** start Records **

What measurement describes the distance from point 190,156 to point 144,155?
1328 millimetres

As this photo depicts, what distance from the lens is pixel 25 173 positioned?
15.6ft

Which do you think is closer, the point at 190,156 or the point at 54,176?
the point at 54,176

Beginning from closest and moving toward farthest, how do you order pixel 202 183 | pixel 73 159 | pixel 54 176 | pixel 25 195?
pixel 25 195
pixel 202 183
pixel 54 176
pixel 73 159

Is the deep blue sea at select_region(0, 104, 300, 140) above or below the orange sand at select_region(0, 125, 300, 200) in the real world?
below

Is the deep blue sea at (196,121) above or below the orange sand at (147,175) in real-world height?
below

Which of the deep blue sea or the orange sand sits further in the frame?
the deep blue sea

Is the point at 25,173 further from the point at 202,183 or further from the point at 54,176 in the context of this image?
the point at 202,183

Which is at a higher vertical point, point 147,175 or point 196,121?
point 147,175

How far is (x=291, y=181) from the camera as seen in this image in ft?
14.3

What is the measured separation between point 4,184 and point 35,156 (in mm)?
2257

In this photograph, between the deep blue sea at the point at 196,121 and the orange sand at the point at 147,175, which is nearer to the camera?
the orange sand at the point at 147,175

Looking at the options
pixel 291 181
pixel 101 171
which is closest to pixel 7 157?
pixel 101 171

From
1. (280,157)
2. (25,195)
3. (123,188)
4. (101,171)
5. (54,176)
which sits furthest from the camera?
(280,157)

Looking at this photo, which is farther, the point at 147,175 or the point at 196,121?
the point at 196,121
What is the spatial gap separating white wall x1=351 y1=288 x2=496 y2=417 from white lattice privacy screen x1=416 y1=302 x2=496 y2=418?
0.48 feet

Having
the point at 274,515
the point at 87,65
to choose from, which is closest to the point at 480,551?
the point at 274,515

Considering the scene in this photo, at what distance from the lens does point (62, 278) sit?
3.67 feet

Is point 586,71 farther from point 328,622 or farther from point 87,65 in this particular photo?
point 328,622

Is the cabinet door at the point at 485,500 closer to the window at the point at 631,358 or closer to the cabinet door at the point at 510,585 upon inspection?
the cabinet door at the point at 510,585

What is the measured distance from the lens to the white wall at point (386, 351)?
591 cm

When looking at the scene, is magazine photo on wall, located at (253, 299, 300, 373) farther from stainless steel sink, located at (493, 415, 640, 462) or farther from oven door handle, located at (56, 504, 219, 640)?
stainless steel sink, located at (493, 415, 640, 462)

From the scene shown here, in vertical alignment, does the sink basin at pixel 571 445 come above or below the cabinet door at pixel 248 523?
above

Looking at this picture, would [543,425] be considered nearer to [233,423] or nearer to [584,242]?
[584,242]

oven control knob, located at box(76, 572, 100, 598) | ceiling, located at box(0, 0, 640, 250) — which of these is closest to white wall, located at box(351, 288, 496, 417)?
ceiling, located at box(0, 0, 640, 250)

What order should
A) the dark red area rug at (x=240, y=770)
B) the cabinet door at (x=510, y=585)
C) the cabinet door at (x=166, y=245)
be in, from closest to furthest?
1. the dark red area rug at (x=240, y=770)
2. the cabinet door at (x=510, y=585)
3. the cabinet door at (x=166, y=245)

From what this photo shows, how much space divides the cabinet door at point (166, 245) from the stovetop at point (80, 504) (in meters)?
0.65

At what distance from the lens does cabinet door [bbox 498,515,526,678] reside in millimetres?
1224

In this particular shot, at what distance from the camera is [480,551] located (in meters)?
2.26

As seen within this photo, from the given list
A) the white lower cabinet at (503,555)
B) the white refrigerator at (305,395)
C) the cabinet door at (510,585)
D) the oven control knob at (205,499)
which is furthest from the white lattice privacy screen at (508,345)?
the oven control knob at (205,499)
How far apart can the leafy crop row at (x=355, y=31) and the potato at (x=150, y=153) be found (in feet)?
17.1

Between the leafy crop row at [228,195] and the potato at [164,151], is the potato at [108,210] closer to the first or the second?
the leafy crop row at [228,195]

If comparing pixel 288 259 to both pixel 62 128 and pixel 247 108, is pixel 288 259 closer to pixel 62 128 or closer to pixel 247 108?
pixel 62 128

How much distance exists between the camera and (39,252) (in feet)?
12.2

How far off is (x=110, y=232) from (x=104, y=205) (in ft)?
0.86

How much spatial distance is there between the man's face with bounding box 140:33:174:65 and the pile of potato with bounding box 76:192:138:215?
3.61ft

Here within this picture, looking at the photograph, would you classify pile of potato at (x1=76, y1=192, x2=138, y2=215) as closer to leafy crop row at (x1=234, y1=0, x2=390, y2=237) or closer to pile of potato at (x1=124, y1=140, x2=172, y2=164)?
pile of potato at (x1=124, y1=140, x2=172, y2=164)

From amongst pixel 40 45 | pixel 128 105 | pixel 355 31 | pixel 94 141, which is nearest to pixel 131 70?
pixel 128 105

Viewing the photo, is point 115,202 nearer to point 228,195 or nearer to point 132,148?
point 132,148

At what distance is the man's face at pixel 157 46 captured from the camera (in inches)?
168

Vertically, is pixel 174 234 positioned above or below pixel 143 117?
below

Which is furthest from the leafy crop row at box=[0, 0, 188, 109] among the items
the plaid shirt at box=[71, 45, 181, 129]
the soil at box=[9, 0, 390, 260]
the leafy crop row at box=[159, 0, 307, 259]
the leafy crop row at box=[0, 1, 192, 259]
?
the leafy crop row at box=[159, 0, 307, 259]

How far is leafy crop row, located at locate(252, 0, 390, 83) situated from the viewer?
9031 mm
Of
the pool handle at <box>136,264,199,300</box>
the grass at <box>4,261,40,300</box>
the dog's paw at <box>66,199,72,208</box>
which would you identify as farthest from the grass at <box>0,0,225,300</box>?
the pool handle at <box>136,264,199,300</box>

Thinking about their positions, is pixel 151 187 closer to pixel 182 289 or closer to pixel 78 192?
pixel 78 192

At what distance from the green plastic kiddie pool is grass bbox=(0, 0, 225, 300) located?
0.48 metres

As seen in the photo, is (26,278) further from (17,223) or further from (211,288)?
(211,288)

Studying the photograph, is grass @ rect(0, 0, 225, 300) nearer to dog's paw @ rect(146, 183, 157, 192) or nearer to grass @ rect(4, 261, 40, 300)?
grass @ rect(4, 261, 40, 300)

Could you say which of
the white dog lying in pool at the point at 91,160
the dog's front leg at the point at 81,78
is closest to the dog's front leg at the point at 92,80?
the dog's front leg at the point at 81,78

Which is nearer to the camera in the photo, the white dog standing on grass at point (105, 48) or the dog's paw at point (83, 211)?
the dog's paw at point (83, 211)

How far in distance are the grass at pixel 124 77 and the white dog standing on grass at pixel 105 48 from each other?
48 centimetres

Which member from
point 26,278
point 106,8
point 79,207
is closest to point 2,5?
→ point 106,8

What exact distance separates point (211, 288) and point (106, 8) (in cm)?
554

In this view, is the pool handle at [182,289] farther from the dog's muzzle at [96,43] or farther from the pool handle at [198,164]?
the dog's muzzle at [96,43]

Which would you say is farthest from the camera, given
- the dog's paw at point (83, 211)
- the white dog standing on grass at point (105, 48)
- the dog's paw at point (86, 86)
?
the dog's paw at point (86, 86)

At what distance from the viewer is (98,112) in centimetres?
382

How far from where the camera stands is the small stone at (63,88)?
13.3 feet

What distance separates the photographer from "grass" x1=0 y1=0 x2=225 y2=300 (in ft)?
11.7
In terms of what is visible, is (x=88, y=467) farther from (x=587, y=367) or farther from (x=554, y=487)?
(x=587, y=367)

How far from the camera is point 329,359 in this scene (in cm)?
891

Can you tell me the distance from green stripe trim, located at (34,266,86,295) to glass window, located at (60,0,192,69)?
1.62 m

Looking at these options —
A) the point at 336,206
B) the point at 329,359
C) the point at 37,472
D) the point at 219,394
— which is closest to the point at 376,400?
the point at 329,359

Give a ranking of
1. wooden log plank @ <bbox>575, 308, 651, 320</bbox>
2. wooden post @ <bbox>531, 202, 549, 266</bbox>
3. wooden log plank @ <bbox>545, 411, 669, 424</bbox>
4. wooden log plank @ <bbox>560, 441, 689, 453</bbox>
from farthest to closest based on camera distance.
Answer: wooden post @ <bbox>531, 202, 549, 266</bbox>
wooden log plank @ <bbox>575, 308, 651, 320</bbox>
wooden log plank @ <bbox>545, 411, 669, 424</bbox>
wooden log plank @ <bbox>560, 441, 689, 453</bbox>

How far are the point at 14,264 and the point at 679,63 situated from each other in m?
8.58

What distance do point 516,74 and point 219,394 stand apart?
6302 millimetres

** end Records **

# Work instructions
Please extract exactly, and only, the lines from the line containing "In terms of" through the last line of the records.

# Full solution
In terms of what is visible, is (x=88, y=467) farther from (x=587, y=367) or farther from (x=554, y=487)?
(x=587, y=367)

How far from the camera is point 329,359 in this scene (in cm)?
891

Can you tell me the distance from green stripe trim, located at (34,266,86,295) to glass window, located at (60,0,192,69)?
1.62 m

Looking at these options —
A) the point at 336,206
B) the point at 329,359
C) the point at 37,472
D) the point at 219,394
— which is closest to the point at 376,400?
the point at 329,359

Give a ranking of
1. wooden log plank @ <bbox>575, 308, 651, 320</bbox>
2. wooden post @ <bbox>531, 202, 549, 266</bbox>
3. wooden log plank @ <bbox>545, 411, 669, 424</bbox>
4. wooden log plank @ <bbox>560, 441, 689, 453</bbox>
from farthest to closest based on camera distance.
Answer: wooden post @ <bbox>531, 202, 549, 266</bbox>
wooden log plank @ <bbox>575, 308, 651, 320</bbox>
wooden log plank @ <bbox>545, 411, 669, 424</bbox>
wooden log plank @ <bbox>560, 441, 689, 453</bbox>

How far are the point at 14,264 and the point at 679,63 situated from each other in m?
8.58

What distance do point 516,74 and point 219,394 stand apart?
6302 millimetres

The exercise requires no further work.